- Poster
- Directed by: Guru Dutt
- Produced by: Mukul Roy
- Starring: Geeta Bali
- Music by: Mukul Roy
- Release date: 1956;
- Country: India
- Language: Hindi

= Sailaab (1956 film) =

1956 film

Sailaab is a 1956 Hindi movie which tells the story of Gautam, a rich young man, who goes to Assam to visit his father's tea plantation. The plane in which he is travelling is forced to make an emergency landing due to bad weather. Gautam gets hurt and has amnesia. He falls in love with a young woman Kanchan, who responds to him even though she is part of a religious community that doesn't allow its members to marry. The film was directed by Guru Dutt and produced by Guru Dutt's wife, Geeta Dutt's brother, Mukul Roy. It stars Geeta Bali, as Kanchan and Abhi Bhattacharya as Gautam. Smriti Biswas, Bipin Gupta and Helen.

* **DO THIS**:
Reproduce the part of the Sailaab film page between "Sailaab is a" and "Gupta and Helen.", inclusive. The rows that follow have nothing to do with the Sailaab film page.

* **RECORD SET**:
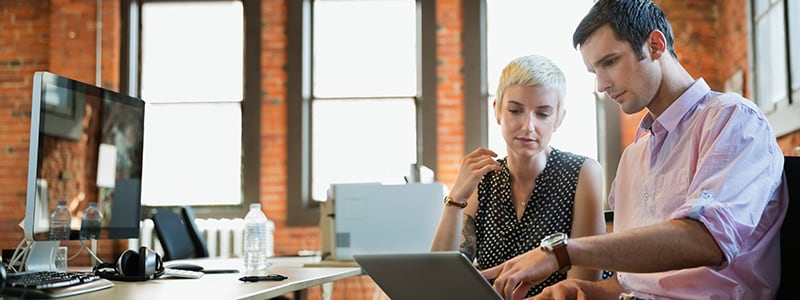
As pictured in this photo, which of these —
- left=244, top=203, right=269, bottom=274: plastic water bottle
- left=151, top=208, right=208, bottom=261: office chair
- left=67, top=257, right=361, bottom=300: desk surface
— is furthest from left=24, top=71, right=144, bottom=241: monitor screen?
left=151, top=208, right=208, bottom=261: office chair

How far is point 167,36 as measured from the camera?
662 cm

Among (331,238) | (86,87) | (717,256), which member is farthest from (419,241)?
(717,256)

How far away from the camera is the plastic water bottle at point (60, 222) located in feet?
7.11

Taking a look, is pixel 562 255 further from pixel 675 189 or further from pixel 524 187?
pixel 524 187

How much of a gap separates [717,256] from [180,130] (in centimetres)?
554

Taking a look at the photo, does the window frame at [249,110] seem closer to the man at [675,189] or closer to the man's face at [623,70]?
the man at [675,189]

* **ANSWER FOR THE TASK**:
Sailaab is a 1956 Hindi movie which tells the story of Gautam, a rich young man, who goes to Assam to visit his father's tea plantation. The plane in which he is travelling is forced to make an emergency landing due to bad weather. Gautam gets hurt and has amnesia. He falls in love with a young woman Kanchan, who responds to him even though she is part of a religious community that doesn't allow its members to marry. The film was directed by Guru Dutt and produced by Guru Dutt's wife, Geeta Dutt's brother, Mukul Roy. It stars Geeta Bali, as Kanchan and Abhi Bhattacharya as Gautam. Smriti Biswas, Bipin Gupta and Helen.